Find the lines below that contain the string "frames". Copy each one.

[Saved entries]
┄┄┄┄┄┄

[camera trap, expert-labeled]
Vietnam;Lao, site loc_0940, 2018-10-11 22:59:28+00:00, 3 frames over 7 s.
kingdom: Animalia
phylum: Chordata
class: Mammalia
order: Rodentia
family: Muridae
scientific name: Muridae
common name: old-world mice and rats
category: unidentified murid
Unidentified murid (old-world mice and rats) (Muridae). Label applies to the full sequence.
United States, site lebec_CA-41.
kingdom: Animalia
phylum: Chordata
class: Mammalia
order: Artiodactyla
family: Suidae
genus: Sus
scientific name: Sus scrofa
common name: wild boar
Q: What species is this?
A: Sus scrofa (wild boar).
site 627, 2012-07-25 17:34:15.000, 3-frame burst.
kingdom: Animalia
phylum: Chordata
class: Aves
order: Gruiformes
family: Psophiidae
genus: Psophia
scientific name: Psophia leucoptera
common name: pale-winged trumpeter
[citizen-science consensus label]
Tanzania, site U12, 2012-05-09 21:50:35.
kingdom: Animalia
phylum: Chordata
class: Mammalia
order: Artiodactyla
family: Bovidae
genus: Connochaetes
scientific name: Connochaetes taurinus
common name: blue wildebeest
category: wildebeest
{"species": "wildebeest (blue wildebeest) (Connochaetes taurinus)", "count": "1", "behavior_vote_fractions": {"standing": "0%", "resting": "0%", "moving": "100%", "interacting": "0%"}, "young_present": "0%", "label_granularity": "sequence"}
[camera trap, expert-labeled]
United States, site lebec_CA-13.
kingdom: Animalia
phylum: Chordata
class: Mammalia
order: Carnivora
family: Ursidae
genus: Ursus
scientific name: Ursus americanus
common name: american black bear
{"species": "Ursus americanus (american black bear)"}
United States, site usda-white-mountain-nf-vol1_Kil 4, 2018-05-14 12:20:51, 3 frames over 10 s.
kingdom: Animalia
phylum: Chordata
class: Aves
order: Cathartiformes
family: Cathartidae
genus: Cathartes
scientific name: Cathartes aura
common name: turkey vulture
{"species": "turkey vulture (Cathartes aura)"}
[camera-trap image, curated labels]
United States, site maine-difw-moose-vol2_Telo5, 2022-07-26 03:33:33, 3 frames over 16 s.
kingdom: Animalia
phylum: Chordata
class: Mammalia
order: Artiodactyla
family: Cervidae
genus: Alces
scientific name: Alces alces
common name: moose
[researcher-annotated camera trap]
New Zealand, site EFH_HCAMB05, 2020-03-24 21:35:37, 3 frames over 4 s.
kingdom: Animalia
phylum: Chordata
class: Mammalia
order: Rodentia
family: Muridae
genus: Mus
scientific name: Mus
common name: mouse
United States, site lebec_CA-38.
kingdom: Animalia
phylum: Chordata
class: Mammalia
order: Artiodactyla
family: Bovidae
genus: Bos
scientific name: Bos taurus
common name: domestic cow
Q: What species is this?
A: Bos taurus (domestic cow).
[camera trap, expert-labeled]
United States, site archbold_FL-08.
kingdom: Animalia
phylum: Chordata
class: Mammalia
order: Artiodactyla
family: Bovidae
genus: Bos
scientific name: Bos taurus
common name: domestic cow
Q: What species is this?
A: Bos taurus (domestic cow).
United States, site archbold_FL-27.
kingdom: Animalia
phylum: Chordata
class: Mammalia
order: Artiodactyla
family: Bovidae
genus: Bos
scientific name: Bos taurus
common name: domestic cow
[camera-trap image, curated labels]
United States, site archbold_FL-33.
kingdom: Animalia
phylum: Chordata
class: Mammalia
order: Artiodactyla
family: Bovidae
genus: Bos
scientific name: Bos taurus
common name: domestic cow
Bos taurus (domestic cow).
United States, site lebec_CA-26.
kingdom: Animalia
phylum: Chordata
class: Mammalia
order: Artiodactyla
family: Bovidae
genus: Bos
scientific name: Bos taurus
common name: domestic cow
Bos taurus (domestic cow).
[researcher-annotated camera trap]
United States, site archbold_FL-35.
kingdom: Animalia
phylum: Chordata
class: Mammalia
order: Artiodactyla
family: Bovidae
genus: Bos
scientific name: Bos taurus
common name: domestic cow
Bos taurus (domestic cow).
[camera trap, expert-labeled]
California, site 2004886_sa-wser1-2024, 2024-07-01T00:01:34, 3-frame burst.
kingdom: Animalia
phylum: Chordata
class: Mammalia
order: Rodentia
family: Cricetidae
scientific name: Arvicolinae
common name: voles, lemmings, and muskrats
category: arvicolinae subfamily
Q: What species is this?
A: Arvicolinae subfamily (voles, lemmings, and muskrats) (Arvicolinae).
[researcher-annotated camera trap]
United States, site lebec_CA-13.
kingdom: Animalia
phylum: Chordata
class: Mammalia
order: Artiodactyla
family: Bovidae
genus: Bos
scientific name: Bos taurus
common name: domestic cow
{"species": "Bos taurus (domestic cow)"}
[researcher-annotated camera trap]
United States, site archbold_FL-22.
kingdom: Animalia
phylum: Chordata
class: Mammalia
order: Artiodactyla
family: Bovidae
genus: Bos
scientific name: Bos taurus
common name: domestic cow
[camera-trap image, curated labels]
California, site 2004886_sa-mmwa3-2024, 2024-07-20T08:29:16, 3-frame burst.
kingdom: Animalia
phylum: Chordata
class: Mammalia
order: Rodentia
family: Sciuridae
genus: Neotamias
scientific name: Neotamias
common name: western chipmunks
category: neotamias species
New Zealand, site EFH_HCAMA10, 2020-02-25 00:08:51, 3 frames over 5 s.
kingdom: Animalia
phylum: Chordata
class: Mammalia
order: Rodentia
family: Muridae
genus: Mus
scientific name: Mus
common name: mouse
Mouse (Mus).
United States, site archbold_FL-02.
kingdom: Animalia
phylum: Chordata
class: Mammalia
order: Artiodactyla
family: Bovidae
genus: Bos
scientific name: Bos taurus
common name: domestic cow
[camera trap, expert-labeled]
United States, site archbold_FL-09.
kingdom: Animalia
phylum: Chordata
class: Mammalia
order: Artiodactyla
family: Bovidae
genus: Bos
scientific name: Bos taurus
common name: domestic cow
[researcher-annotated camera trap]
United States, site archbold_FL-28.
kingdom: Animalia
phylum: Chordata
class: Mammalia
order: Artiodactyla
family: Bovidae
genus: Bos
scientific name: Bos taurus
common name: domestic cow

┄┄┄┄┄┄

(Output of the task)
Vietnam;Lao, site loc_0940, 2018-10-11 22:59:28+00:00, 3 frames over 7 s.
United States, site usda-white-mountain-nf-vol1_Kil 4, 2018-05-14 12:20:51, 3 frames over 10 s.
United States, site maine-difw-moose-vol2_Telo5, 2022-07-26 03:33:33, 3 frames over 16 s.
New Zealand, site EFH_HCAMB05, 2020-03-24 21:35:37, 3 frames over 4 s.
New Zealand, site EFH_HCAMA10, 2020-02-25 00:08:51, 3 frames over 5 s.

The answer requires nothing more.